Exercise brief: In the entries below, find the line with "Tanzania, site E02, 2012-02-12" and the line with "moving: 96%". Reproduce those two lines and every line between them exactly, and nothing more.

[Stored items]
######

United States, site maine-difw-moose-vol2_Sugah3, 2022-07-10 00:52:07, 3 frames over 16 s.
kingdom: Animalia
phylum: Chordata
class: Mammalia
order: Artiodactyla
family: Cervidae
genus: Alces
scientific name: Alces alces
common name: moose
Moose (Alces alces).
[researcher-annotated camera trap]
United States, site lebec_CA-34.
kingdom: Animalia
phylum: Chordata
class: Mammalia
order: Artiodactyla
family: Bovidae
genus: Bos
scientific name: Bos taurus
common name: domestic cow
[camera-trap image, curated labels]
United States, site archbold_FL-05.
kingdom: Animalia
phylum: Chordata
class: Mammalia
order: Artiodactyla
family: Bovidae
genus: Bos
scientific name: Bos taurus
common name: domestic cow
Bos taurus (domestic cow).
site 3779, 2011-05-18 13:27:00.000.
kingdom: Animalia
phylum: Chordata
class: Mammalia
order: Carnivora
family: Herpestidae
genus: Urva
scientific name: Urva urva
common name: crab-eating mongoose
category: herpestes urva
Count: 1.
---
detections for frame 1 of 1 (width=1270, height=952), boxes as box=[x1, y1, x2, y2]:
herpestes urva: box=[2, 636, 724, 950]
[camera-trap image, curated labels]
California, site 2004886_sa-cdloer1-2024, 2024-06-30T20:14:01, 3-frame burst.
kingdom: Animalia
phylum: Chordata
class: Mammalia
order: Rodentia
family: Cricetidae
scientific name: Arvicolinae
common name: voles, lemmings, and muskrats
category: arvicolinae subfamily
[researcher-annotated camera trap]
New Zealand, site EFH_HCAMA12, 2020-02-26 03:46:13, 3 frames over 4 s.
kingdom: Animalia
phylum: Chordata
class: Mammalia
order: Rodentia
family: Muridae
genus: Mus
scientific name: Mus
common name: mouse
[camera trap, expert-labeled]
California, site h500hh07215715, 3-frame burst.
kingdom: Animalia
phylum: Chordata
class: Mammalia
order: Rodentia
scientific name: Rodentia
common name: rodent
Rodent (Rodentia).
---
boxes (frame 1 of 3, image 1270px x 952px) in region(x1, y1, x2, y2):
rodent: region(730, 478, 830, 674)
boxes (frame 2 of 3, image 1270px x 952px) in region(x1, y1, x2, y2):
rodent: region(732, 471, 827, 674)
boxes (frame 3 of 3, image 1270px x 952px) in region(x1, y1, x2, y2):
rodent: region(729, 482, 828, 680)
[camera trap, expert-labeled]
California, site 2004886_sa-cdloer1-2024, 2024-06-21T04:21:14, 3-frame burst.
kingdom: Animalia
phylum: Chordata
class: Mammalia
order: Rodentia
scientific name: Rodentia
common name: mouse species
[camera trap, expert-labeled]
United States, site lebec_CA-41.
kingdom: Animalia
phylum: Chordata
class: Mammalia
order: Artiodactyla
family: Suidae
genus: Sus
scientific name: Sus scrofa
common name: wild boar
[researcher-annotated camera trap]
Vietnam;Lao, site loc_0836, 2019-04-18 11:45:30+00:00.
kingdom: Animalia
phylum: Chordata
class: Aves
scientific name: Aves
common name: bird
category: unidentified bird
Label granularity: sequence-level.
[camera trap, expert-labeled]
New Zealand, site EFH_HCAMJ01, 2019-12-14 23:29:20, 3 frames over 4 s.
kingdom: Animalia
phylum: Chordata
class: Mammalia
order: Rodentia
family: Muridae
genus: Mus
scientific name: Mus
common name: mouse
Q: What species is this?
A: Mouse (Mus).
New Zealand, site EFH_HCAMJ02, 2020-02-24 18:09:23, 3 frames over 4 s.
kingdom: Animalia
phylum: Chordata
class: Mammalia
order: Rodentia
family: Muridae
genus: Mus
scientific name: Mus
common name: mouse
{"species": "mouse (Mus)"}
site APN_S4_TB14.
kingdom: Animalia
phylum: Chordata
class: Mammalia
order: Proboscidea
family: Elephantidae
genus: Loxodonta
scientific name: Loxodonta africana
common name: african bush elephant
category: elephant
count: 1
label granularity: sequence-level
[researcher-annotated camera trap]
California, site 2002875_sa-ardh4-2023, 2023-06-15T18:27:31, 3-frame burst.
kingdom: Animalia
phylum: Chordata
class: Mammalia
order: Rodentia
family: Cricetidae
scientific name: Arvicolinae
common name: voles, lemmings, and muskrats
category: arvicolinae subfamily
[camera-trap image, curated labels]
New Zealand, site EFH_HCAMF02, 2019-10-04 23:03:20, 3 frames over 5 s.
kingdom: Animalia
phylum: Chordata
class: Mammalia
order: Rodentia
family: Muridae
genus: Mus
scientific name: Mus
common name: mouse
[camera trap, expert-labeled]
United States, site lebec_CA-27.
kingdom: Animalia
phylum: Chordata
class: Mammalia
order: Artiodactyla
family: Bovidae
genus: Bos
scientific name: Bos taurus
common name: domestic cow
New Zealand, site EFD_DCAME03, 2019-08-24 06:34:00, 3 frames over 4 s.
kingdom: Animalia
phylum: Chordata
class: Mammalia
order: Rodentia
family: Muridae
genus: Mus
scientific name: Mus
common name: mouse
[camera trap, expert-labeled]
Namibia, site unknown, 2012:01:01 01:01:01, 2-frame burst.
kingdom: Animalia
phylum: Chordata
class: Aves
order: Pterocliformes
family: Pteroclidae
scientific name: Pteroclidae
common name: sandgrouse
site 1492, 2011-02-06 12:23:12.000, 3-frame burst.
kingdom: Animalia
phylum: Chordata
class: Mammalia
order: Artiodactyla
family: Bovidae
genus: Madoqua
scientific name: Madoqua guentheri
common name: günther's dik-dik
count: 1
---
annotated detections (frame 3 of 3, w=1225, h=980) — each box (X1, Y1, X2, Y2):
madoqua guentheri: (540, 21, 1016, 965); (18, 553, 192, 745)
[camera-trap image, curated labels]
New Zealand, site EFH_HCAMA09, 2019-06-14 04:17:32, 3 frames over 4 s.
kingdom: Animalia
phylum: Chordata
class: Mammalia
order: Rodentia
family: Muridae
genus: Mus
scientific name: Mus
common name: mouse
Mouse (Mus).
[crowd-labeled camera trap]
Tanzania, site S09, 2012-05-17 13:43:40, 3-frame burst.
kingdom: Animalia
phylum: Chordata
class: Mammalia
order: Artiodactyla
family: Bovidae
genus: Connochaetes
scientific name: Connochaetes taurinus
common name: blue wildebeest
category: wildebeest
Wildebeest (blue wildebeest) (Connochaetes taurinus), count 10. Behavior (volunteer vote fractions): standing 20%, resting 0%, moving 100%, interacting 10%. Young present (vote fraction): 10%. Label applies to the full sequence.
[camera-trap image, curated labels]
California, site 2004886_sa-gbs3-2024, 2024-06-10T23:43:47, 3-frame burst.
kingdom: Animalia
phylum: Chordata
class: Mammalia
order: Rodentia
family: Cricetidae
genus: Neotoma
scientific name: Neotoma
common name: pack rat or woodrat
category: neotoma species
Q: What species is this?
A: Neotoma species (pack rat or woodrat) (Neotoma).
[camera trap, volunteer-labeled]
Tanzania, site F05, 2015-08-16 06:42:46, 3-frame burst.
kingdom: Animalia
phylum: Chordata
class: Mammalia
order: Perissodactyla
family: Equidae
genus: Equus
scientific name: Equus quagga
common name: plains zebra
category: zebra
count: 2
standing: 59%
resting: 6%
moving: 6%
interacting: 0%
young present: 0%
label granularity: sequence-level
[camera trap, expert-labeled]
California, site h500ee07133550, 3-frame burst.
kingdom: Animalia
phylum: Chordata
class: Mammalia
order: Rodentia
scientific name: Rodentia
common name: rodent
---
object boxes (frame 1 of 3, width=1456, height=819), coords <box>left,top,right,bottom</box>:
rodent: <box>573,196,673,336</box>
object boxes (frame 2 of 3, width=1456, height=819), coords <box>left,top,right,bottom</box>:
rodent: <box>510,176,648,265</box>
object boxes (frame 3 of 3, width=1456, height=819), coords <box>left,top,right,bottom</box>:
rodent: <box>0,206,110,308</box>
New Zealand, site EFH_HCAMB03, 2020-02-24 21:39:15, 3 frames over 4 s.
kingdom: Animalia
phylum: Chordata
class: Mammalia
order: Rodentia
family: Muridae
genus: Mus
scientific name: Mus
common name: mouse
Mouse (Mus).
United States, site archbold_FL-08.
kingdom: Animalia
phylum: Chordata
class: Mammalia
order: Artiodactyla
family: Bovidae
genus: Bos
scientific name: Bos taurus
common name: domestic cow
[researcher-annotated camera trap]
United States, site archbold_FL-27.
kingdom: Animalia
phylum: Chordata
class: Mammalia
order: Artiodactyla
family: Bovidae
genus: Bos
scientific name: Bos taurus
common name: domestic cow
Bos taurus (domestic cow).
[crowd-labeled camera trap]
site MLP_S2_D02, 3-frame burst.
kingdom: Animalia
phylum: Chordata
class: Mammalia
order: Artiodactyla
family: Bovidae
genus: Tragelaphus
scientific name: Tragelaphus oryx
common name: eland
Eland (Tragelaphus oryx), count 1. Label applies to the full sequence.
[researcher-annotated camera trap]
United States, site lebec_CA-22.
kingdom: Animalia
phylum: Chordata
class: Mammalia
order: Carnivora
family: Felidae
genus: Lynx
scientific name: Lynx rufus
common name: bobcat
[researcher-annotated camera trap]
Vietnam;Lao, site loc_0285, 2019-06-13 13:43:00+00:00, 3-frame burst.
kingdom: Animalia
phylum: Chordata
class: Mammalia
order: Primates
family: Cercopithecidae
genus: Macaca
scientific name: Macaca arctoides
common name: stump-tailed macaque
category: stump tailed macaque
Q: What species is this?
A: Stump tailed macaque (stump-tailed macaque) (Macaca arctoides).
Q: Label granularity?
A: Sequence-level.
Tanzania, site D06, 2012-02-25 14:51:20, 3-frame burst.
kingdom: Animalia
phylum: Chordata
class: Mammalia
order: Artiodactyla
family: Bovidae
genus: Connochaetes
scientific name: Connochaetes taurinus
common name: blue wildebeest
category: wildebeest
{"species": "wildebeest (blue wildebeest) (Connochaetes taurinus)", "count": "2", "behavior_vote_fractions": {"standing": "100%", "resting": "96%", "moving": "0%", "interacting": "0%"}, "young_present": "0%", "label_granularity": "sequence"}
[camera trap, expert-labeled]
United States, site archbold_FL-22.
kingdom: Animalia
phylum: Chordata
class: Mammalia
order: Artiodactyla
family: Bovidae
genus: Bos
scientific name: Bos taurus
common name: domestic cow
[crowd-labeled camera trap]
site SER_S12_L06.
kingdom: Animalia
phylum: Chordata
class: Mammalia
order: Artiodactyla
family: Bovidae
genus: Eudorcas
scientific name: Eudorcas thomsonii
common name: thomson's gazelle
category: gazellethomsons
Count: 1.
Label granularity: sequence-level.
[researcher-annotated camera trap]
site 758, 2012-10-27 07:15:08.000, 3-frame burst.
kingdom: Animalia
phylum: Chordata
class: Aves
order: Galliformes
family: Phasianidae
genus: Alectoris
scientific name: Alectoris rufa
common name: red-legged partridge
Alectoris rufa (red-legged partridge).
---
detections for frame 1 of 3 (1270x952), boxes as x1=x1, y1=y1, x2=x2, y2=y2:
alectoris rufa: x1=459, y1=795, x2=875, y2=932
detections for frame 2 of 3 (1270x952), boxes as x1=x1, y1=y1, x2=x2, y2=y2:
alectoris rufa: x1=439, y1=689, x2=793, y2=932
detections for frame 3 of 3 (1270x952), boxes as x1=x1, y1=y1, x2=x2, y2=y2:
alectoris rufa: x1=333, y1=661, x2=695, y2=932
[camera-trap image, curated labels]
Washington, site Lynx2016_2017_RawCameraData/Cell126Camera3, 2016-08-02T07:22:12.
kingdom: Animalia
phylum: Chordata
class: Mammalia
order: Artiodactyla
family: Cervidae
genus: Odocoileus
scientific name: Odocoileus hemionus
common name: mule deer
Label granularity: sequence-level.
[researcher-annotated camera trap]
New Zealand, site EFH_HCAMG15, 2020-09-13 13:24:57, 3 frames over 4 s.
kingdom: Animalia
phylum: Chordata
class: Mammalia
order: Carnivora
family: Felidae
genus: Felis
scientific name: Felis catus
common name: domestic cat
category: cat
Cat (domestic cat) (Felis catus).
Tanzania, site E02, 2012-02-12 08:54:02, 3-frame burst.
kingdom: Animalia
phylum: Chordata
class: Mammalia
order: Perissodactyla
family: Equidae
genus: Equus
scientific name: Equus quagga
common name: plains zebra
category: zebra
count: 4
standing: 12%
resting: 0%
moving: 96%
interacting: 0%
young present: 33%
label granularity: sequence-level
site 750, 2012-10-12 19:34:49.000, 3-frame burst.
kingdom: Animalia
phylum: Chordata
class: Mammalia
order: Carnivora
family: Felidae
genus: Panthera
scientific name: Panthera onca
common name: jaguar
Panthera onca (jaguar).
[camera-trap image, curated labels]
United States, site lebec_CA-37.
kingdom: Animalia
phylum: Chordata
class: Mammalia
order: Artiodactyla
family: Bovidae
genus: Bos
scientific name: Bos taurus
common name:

######

Response box:
Tanzania, site E02, 2012-02-12 08:54:02, 3-frame burst.
kingdom: Animalia
phylum: Chordata
class: Mammalia
order: Perissodactyla
family: Equidae
genus: Equus
scientific name: Equus quagga
common name: plains zebra
category: zebra
count: 4
standing: 12%
resting: 0%
moving: 96%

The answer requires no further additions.